**Page text:**

*** Begin section ***

Still, recent investment returns in the US and Europe are either negative or flat, depending on the time frame you use, and there is little conviction that substantial economic growth will come back any time soon, despite the heights at which the US equities find themselves. Since June of 2009, the S&P 500 and Nasdaq Composite are up 117.7% and 155.09% respectively, while the MSCI World is up 59.32%. This is great, but US equity returns since the beginning of 2015 have gone absolutely nowhere and the MSCI World is down -4.25%.
Risk On or Risk Off
So, how does one create value for investors in a bull market that many believe has run its course? This is the question that led me on a long analytical journey, studying correlations between asset classes and exchange traded funds, in addition to reading white papers produced by people such as Charlie Bilello and Michael Gayed, of Pension Partners. If you have the time, I strongly recommend you read some of their award winning research, it is well worth it.
During the process of research, I realized that complexity leads to the creation of successful strategies, but also can be burdensome for average investors. The information processing power is not available to everyone and good returns can be destroyed by factors unknown or unaccounted for in the original research. Therefore it became clear to me that simplicity was the key, especially if the strategy is to be understood by less experienced investors.
Answering the next question became my focal point: What assets or indicators are effective signals of “Risk On” and “Risk Off”? At the end of the day, investors know that markets are cyclical, but given the cacophany of opinions provided by all sorts of media, whether it be on-line, printed or cable, it is difficult to trust any “expert”.
Personally, I get more from the viewpoints of “independents” such as Hedgeye, Danielle DiMartino Booth, Mark Yusko, Jawad Mian, Jesse Livermore, Emad Mostaque and Ben Hunt. I make a conscious effort to listen to people that have had important roles in banks or government and have translated their previous experiences into leadership as independent thinkers and money managers. The latest financial crisis and the term “Too big to fail” was confirmation that big banks and the political class in the US are too intertwined, the small investor being the victim of existing conflicts of interest.
To arrive at an answer regarding what assets best represent “Risk On” and “Risk Off”, one must compare asset returns over different time frames. A”Risk On” asset is one that provides exposure to the best growth opportunities, while a “Risk Off” asset is one that provides shelter from a downdraft in “Risk On” assets. After identifying these assets, one must have an indicator that signals when to be invested in risky assets and when to take shelter. Ideally, this is a binary decision, which should be easily executed, simply swapping one for the other at a given point in time.

*** End section ***

**Information supplied:**
*** Begin section ***

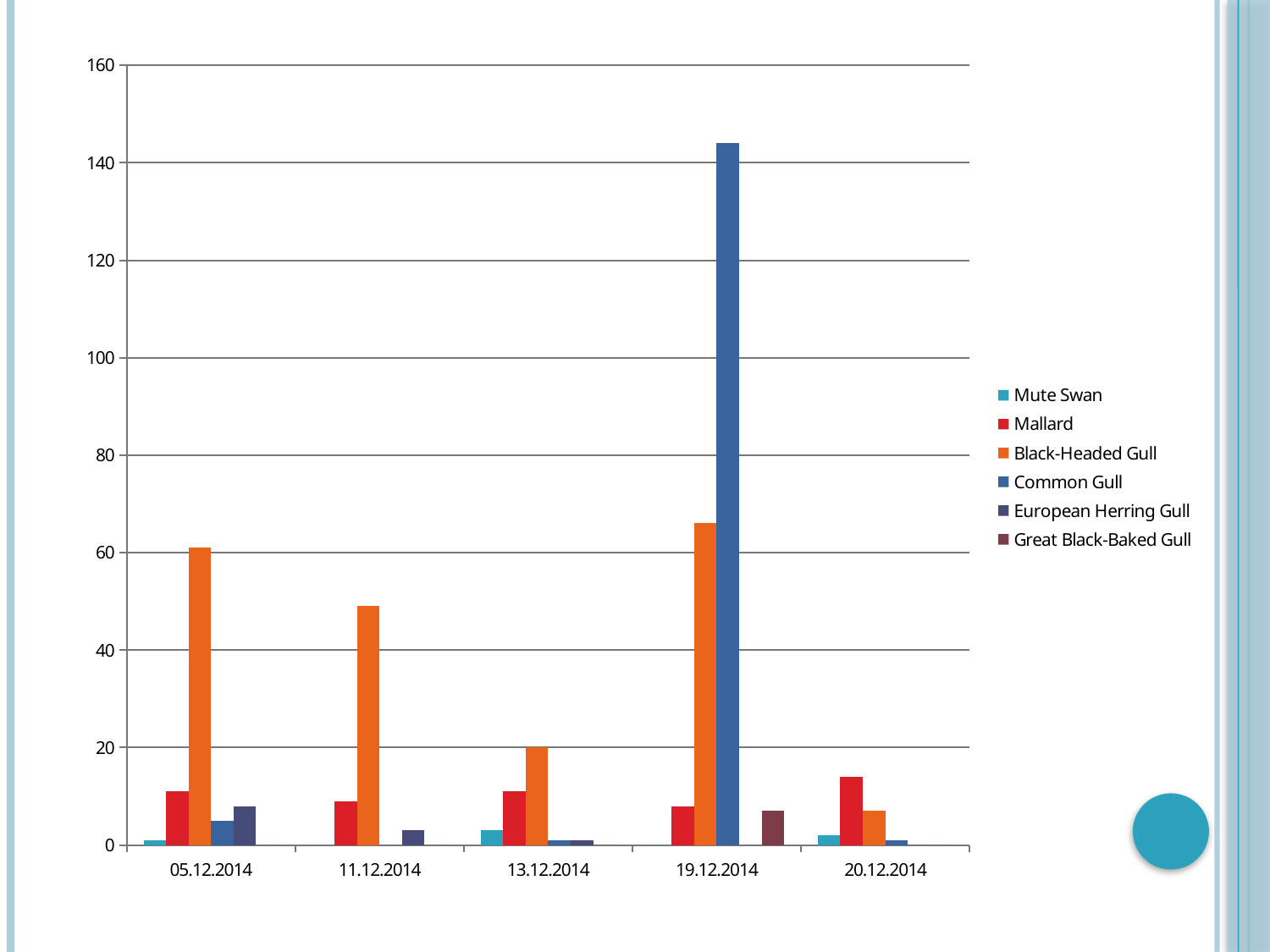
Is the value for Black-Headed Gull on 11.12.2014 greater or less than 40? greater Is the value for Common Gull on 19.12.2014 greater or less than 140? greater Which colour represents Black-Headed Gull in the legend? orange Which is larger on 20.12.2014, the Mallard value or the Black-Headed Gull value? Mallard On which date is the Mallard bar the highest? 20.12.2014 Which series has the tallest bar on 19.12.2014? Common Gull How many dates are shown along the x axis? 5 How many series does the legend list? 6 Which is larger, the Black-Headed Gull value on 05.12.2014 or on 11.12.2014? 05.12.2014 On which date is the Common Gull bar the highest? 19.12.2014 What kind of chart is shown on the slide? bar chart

*** End section ***
*** Begin section ***

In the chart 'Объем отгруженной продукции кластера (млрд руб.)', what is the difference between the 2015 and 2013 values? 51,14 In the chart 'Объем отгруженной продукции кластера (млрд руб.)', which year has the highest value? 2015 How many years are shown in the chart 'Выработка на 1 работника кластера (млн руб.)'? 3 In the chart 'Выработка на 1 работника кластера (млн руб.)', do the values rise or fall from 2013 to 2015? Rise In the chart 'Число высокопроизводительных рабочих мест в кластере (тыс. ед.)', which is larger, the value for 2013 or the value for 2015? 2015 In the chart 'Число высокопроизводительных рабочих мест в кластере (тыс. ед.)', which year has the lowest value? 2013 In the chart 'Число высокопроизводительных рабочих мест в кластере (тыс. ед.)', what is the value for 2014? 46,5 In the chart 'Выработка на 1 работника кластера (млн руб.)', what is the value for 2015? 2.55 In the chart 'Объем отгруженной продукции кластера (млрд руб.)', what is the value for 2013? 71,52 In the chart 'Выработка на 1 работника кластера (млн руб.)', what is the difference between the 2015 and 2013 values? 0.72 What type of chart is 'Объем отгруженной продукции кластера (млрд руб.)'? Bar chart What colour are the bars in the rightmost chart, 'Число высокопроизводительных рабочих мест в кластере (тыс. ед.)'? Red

*** End section ***

**Tasks and exercises:**
a) In the text on Risk On and Risk Off assets, how much has the MSCI World risen since June of 2009?
b) Copy the text on Risk On and Risk Off assets from "Personally, I get" to "conflicts of interest.".
The material is not needed for this work.

**Set of answers:**
a) 59.32%

b)
Personally, I get more from the viewpoints of “independents” such as Hedgeye, Danielle DiMartino Booth, Mark Yusko, Jawad Mian, Jesse Livermore, Emad Mostaque and Ben Hunt. I make a conscious effort to listen to people that have had important roles in banks or government and have translated their previous experiences into leadership as independent thinkers and money managers. The latest financial crisis and the term “Too big to fail” was confirmation that big banks and the political class in the US are too intertwined, the small investor being the victim of existing conflicts of interest.